Excerpts from spatial question data:
********
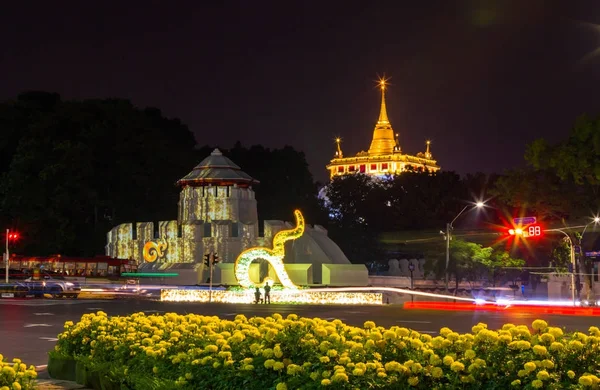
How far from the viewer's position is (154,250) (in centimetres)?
5581

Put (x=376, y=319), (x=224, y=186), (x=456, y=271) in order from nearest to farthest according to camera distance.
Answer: (x=376, y=319) → (x=224, y=186) → (x=456, y=271)

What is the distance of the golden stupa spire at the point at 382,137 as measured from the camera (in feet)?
597

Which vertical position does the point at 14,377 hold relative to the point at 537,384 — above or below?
below

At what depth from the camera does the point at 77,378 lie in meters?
12.4

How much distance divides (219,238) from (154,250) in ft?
14.6

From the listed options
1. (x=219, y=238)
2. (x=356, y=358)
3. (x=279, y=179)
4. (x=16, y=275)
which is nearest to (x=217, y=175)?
(x=219, y=238)

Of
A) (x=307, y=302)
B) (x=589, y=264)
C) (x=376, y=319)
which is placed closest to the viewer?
(x=376, y=319)

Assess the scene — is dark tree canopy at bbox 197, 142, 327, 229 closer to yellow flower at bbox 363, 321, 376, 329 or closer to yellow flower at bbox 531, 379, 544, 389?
yellow flower at bbox 363, 321, 376, 329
********
**Task goal:** Reproduce the lines above verbatim, leaving out the picture.

**Answer to the task:**
How far from the viewer's position is (154,250) (in centimetres)?
5581

Put (x=376, y=319), (x=224, y=186), (x=456, y=271) in order from nearest to farthest according to camera distance.
Answer: (x=376, y=319) → (x=224, y=186) → (x=456, y=271)

What is the distance of the golden stupa spire at the point at 382,137 as measured from the camera (in feet)?
597

Which vertical position does the point at 14,377 hold relative to the point at 537,384 — above or below?
below

At what depth from the camera does the point at 77,378 lie in meters?
12.4

How much distance divides (219,238) from (154,250) in ft?
14.6

From the listed options
1. (x=219, y=238)
2. (x=356, y=358)
3. (x=279, y=179)
4. (x=16, y=275)
which is nearest to (x=217, y=175)?
(x=219, y=238)

Of
A) (x=307, y=302)
B) (x=589, y=264)
C) (x=376, y=319)
which is placed closest to the viewer?
(x=376, y=319)

Assess the scene — is dark tree canopy at bbox 197, 142, 327, 229 closer to yellow flower at bbox 363, 321, 376, 329 or closer to yellow flower at bbox 531, 379, 544, 389?
yellow flower at bbox 363, 321, 376, 329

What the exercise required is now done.